Table 4 Quality of predicted structures using the original weights of energy terms and the weights acquired from protein 1ctfA

Similarly, we run Rosetta with the energy function acquired from protein 1iieA on other 20 benchmark proteins. As shown in Table 5, on 19 out of the 20 benchmark proteins, the predicted structures have RMSD less than 5 Å. On 18 out of these benchmark proteins, the predicted structures using the weights acquired from 1iieA are better than those predicted using the original weights.

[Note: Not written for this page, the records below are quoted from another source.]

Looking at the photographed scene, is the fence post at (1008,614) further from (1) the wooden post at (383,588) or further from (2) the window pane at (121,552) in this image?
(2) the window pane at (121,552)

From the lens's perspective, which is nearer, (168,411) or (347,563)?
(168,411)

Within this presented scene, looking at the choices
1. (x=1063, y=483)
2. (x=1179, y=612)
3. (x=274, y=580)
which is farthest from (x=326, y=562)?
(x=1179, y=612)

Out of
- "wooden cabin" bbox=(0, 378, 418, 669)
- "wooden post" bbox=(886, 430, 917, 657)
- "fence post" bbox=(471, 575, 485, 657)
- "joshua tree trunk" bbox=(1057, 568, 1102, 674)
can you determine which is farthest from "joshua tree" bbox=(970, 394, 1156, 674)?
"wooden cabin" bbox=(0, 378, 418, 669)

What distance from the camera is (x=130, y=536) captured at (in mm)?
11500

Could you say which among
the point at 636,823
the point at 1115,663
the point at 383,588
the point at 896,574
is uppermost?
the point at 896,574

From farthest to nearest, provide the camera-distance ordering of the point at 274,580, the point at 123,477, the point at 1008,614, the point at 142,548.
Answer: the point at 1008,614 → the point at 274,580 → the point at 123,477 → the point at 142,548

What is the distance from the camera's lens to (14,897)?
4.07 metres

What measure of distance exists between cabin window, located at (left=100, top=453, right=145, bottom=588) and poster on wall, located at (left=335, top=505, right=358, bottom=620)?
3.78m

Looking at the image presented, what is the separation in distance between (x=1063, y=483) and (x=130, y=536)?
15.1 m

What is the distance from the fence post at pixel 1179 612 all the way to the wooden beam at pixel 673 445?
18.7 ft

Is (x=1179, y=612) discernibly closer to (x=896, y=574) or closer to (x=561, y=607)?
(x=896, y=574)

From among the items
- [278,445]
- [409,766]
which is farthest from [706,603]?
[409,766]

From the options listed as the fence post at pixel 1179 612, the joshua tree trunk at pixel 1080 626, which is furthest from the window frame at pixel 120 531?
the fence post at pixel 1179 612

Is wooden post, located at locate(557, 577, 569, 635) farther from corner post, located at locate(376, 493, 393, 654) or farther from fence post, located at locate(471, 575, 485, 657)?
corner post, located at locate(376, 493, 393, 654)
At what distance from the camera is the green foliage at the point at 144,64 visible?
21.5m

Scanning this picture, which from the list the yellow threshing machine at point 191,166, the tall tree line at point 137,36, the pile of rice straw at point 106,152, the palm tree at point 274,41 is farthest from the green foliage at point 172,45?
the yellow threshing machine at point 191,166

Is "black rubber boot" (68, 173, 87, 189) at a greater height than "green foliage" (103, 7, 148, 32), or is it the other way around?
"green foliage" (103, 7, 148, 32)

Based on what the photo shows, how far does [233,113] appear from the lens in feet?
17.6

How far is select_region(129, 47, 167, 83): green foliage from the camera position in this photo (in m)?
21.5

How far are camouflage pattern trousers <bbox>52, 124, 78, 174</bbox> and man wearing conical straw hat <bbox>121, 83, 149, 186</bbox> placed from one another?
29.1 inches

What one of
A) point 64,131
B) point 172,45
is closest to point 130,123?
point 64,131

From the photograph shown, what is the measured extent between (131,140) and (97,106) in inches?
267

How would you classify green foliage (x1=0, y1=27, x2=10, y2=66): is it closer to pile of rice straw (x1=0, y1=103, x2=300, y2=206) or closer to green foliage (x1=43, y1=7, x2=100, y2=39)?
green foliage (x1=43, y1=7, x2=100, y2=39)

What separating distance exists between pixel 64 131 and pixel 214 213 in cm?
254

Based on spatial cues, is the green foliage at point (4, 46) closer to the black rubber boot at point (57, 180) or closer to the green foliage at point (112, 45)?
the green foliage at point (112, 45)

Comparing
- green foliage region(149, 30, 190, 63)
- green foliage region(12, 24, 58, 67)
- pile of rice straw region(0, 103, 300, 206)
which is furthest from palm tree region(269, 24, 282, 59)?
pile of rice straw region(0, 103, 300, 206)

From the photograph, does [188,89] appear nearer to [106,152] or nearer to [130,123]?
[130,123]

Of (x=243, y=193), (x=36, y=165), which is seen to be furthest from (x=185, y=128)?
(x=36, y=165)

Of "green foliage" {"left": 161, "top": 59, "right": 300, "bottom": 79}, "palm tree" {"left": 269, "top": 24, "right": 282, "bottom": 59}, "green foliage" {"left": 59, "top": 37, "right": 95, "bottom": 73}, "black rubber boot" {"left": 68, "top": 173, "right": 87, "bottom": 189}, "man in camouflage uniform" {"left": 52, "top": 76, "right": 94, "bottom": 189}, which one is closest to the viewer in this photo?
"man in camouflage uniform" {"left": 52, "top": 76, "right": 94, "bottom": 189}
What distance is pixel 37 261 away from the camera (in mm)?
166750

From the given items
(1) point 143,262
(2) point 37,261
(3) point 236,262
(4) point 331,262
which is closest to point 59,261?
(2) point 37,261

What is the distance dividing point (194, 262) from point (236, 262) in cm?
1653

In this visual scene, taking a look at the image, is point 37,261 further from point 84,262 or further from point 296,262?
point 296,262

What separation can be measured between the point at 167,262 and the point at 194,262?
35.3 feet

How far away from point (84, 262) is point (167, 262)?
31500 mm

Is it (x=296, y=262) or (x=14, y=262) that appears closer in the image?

Table 5 Quality of predicted structures using the original weights of energy terms and the weights acquired from protein 1iieA

In summary, these results demonstrate the wide application range of the energy functions acquired using the BARS framework. A reasonable explanation of this wide application range is that proteins in a class might share similar folding process; thus, the energy function optimized on a certain protein is also applicable for other proteins in the same class.

Conclusion

In this study we report the BARS framework for constructing effective energy functions. The framework attempts to improve energy function gradually such that the native attraction-basin was broadened. During this process, a reverse Monte Carlo sampling strategy was proposed to explore the native attraction-basin. Extensive experimental results demonstrate both effectiveness and wide application range of the constructed energy functions.

It has been reported that protein folding is a hierarchical process. According to this observation, Rosetta employs a multi-step prediction strategy. In particular, Rosetta first uses score function score0 with only hydrophobic core terms, then uses score2/score5 with secondary structure terms, and finally uses score3 to incorporate a total of 13 energy terms [11]. This study focuses on the optimization of weights for the third step. How to design effective energy functions for the first and second steps remains as one of our future works. We also noticed that on 19 out of the 101 benchmark proteins, the quality of prediction results using the optimized weighting scheme were low. How to design better energy functions for these proteins is another future work. It should be pointed out that the RMSD deviation of the 50 edge point conformations is large at iteration 5 for protein 1ctfA (Fig. 3). This might imply the irregular shape of the native attraction-basin. We will investigate this issue in future work.

The application of the BARS framework is not limited to protein structure prediction. Constructing an effective scoring function is usually the first important step for optimization problems in various domains such as RNA structure prediction, natural language processing, etc. How to optimally combine multiple terms into a scoring function is a challenging task. Our BARS framework should greatly facilitate designing effective scoring functions for a large variety of problems.